Highly Cited Researchers identified in the cross-field category
Among the 3,981 researchers named as Highly Cited in the 21 ESI fields, 219, or 5.5%, appear in two ESI fields and only 32, or 0.8%, appear in three or more fields. (Cross-field researchers, of which there are 3,244, qualify in only one category or else they would have been chosen in one or more ESI fields.)
It is important to understand the difference between selection as a Highly Cited Researcher in the cross-field category and selection in more than one ESI field. Both classes of individuals have demonstrated significant research influence across fields.
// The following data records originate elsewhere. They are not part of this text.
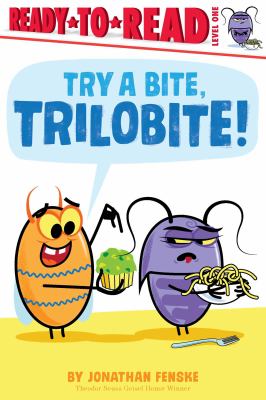 Try a bite, trilobite cover image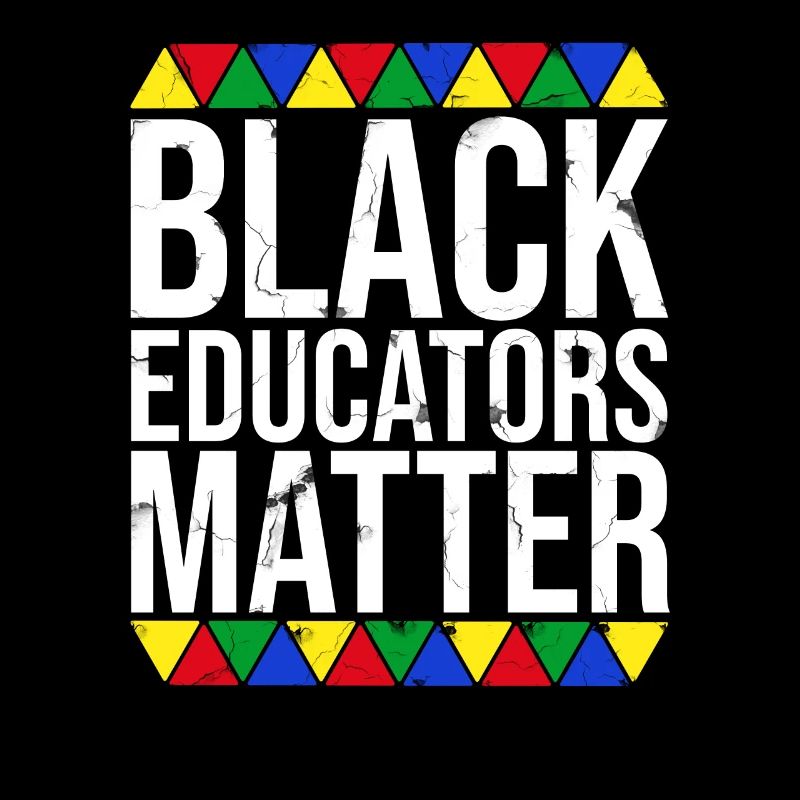 Black educators are important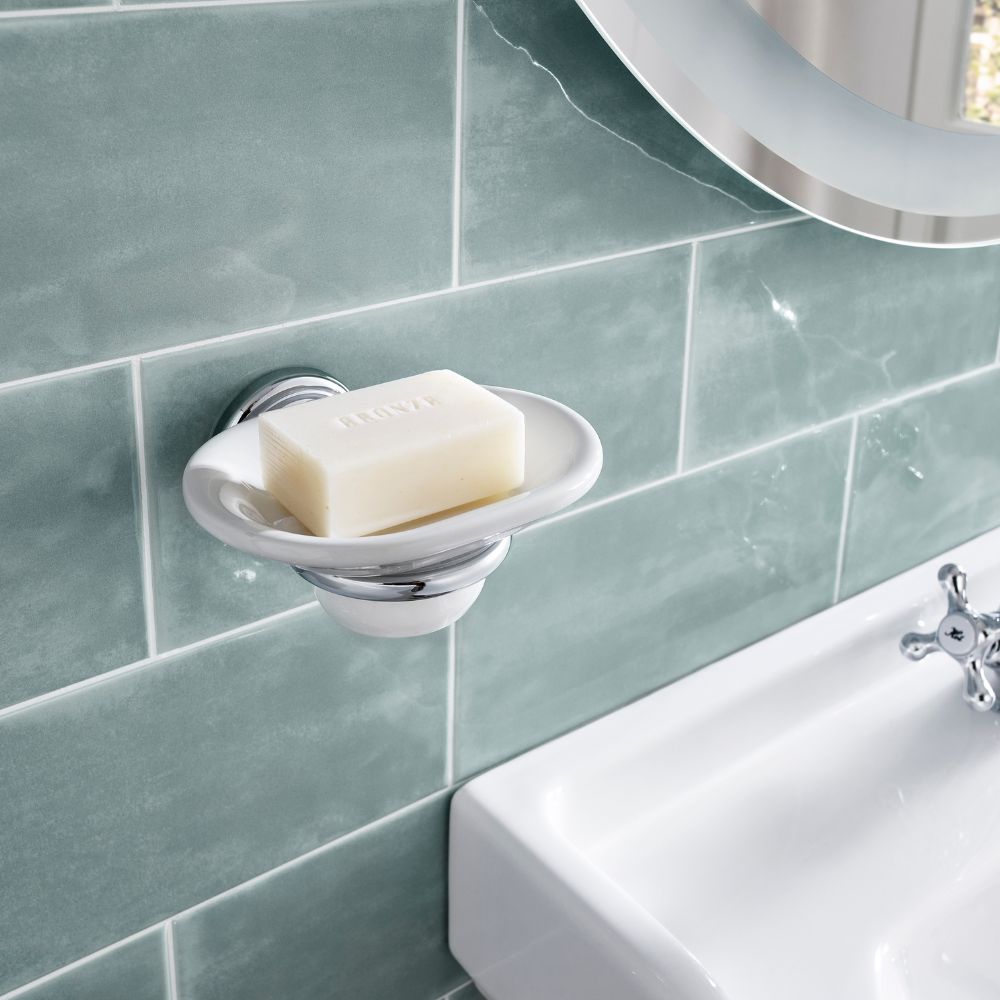 San Fran Aqua 4x10 Ceramic Tile Matte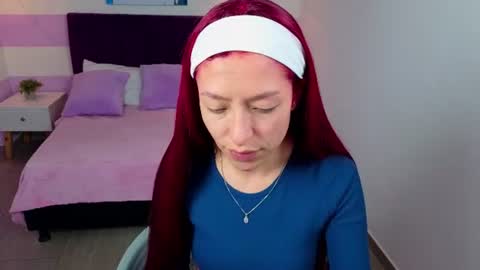 Scarlett online show from 06/12/26, 01:21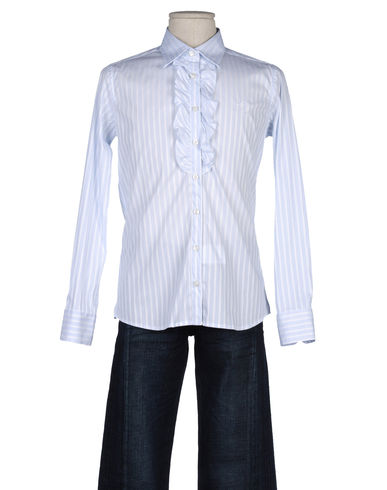 ZOOM FRED PERRY - Long sleeve shirt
Cross-field researchers, however, qualify for selection based on the sum of their highly cited papers and citations that meets a normalized threshold equivalent to selection in any field whereas those named in multiple fields qualify outright in each field.
Finally, this year as in the last three years, a filter was applied to remove researchers whose level of self-citation exceeded, by far, the typical patterns of each field.
This procedure has and will continue to help maintain the purpose of our selection process and the integrity of our data: to identify researchers with broad community influence and not those whose citation profile is narrow and substantially self-generated. Three other filters are also employed, two before the analysis begins and one at its conclusion. Highly cited papers that have been retracted are excluded from the analysis. Also, massively multi-authored highly cited papers are not included in our analysis: to award credit to a single author among tens or hundreds listed on a paper strains reason, so any highly cited paper with more than 30 authors or explicit group authorship, in any of the 21 fields, was eliminated before beginning our analysis.
At the end of our analysis, we search for cases of research misconduct among those researchers tentatively selected. Those found to have committed scientific misconduct in formal proceedings conducted by a researcher’s institution, a government agency, a funder or a publisher are removed from the list of Highly Cited Researchers.